#### 本文抜粋
==================================================
会社の近くの桜がいつの間にか咲いていた。
今年は東京でも開花が遅かったと聞いたが、まだ4月の頭だと思うと、寧ろ桜が気を遣って季節に合わせてくれた気もする。

私は季節感のない日々を過ごしているので、桜を認識してようやく春だなぁと感じることができるぐらいなのだが、
連想ゲームのように、連鎖して思い出す、
神経衰弱のように、必ずセットで出てくる、
思い出の紐付きは誰しも持ってるのではないだろうか。

例えば、
すれ違った人の香水が別れた恋人と同じで、恋人との会話を思い出すとか、
夏の夜の風で、高校時代の部活帰りを思い出すとか、
香りや、空気でふっとやって来る思い出たち。

私の場合は、
「4月」と「春のぬるくなった空気」でいつも思い出す曲と記憶がある。

mol-74の「エイプリル」という曲だ。
==================================================
[シーンに基づく推論データ]
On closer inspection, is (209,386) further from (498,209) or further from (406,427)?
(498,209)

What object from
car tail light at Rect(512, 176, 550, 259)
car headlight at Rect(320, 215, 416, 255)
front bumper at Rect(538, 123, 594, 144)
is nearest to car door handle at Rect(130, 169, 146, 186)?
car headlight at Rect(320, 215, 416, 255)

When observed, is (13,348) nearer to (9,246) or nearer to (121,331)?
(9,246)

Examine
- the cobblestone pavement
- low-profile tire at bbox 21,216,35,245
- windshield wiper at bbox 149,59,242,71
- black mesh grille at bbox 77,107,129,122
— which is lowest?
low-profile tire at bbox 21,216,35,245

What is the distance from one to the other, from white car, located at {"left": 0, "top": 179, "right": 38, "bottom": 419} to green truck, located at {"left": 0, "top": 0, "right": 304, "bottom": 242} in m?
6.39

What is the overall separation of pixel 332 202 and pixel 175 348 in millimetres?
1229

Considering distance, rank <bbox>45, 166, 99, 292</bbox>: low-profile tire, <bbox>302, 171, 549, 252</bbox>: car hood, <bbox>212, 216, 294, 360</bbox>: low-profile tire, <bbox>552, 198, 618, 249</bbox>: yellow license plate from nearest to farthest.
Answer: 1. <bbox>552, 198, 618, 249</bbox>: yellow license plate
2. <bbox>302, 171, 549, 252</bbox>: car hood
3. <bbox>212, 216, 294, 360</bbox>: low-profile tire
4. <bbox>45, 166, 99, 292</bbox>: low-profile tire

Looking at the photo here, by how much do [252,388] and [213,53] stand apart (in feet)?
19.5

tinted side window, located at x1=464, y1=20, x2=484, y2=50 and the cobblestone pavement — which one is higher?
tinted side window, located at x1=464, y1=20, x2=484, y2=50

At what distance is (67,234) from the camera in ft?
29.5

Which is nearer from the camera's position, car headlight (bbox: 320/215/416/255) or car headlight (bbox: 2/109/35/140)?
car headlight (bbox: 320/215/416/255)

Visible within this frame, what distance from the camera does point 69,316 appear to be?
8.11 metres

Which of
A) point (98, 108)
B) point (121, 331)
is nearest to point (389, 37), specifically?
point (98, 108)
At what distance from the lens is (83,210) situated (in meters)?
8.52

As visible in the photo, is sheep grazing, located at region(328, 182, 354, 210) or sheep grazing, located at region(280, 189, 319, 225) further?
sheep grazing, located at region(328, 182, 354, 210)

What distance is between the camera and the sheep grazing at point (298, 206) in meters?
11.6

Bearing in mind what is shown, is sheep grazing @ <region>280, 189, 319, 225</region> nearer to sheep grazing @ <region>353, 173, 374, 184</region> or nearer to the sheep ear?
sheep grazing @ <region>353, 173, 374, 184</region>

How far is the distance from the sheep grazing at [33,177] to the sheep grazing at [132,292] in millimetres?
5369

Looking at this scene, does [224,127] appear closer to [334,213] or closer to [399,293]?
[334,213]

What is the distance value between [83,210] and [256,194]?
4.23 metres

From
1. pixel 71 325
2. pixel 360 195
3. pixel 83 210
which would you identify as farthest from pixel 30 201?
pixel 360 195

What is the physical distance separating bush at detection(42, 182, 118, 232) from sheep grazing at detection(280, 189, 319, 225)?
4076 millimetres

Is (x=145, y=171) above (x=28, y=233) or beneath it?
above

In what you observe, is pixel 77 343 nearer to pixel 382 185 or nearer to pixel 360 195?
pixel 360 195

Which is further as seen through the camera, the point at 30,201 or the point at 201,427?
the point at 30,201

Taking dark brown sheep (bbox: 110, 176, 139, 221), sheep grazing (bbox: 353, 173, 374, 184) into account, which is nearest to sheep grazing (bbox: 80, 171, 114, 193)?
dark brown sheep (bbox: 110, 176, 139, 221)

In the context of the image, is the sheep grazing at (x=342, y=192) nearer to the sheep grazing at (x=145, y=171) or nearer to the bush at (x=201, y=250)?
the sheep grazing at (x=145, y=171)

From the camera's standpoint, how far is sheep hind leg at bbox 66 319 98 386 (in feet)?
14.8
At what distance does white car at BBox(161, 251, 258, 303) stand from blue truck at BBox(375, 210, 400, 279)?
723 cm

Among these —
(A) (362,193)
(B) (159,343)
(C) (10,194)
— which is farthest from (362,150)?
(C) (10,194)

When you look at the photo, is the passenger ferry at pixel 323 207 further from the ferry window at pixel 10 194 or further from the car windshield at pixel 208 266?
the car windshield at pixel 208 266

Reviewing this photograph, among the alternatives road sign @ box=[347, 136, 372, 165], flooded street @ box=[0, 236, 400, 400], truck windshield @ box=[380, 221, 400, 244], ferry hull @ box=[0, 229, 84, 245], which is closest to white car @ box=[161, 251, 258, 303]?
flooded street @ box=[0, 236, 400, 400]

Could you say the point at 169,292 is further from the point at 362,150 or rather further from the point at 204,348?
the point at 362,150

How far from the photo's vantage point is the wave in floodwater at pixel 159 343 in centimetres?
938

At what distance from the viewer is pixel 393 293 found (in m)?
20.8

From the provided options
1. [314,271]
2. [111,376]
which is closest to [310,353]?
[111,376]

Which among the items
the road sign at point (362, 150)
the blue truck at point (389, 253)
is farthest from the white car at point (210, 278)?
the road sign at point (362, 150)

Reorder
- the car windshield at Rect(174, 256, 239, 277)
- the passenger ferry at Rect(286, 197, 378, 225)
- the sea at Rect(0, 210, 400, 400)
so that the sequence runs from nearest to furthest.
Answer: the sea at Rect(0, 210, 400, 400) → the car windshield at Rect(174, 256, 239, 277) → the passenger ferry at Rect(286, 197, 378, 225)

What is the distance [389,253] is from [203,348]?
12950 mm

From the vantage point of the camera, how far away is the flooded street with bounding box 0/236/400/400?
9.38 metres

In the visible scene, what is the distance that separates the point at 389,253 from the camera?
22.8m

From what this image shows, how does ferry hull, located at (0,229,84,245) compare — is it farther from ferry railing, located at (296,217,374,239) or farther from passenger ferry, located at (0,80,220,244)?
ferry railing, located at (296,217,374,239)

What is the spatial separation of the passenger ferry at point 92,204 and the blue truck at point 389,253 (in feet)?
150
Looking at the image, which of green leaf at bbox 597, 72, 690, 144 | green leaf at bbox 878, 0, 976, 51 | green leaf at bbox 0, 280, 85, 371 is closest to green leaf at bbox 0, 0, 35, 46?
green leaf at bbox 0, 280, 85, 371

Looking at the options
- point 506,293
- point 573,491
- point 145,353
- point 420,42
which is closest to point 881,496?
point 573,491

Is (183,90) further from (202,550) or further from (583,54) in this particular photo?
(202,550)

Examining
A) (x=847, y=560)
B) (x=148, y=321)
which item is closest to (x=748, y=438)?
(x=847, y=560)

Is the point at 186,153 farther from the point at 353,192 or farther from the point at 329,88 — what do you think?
==================================================
#### 課題の狙い
本文抜粋から、「今年は東京でも開花が遅かった」を含む箇所を起点とし、「思い出の紐付きは誰しも持ってるのではないだろうか。」までを一字一句違えずに引用してください。

#### 解答
今年は東京でも開花が遅かったと聞いたが、まだ4月の頭だと思うと、寧ろ桜が気を遣って季節に合わせてくれた気もする。

私は季節感のない日々を過ごしているので、桜を認識してようやく春だなぁと感じることができるぐらいなのだが、
連想ゲームのように、連鎖して思い出す、
神経衰弱のように、必ずセットで出てくる、
思い出の紐付きは誰しも持ってるのではないだろうか。